▽
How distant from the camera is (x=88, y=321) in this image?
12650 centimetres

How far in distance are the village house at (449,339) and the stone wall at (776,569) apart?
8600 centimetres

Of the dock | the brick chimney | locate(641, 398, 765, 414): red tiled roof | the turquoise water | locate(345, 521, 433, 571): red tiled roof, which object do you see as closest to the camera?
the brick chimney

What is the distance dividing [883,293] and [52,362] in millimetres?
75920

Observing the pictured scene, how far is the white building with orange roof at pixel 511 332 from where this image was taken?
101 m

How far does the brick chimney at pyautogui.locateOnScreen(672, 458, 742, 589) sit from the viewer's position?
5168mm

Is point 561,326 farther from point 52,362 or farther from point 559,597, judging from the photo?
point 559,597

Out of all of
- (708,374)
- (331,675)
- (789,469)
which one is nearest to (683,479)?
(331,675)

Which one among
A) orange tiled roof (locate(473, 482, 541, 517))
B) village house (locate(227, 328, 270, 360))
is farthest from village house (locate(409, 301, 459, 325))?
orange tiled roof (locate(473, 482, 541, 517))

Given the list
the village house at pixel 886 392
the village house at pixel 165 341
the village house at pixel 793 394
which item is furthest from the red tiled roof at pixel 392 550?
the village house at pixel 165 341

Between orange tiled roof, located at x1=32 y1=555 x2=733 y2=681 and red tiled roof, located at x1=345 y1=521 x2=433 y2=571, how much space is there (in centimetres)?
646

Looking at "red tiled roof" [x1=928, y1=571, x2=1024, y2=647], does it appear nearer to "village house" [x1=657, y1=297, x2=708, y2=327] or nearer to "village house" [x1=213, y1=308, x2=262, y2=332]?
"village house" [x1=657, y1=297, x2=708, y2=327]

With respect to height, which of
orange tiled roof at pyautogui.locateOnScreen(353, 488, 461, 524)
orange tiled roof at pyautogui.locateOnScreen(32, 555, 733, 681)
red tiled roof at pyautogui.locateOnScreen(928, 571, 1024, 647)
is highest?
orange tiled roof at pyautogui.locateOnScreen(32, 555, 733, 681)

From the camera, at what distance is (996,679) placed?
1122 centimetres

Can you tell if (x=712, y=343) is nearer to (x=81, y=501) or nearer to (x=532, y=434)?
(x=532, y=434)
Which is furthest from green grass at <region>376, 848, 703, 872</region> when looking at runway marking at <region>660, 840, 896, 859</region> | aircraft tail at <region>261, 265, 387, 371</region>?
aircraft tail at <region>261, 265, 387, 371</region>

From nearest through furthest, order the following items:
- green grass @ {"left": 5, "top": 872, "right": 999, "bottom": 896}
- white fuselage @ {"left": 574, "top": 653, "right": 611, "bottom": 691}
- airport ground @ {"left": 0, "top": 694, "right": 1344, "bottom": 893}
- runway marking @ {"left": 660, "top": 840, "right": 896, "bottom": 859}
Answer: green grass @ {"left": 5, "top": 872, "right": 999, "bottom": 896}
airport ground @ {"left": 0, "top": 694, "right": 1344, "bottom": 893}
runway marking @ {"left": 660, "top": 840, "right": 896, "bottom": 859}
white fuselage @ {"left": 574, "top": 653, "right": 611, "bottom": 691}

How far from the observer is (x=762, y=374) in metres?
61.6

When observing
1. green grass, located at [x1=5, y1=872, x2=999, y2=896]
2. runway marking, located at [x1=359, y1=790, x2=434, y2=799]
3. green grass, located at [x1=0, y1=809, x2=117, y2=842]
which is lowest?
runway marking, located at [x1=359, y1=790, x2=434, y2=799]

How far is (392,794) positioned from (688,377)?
△
## Instructions to follow
Can you copy out the data from the line containing "y1=308, x2=262, y2=332]?" down to the line containing "1122 centimetres", replacing "red tiled roof" with "clay tiled roof" and leaving everything else unchanged? Give only those lines.

## Response to the task
Looking at "clay tiled roof" [x1=928, y1=571, x2=1024, y2=647], does it appear nearer to "village house" [x1=657, y1=297, x2=708, y2=327] or nearer to "village house" [x1=213, y1=308, x2=262, y2=332]?
"village house" [x1=657, y1=297, x2=708, y2=327]

With respect to height, which of
orange tiled roof at pyautogui.locateOnScreen(353, 488, 461, 524)
orange tiled roof at pyautogui.locateOnScreen(32, 555, 733, 681)
clay tiled roof at pyautogui.locateOnScreen(928, 571, 1024, 647)
is highest?
orange tiled roof at pyautogui.locateOnScreen(32, 555, 733, 681)

From the camera, at what distance is (996,679) placed?
1122 centimetres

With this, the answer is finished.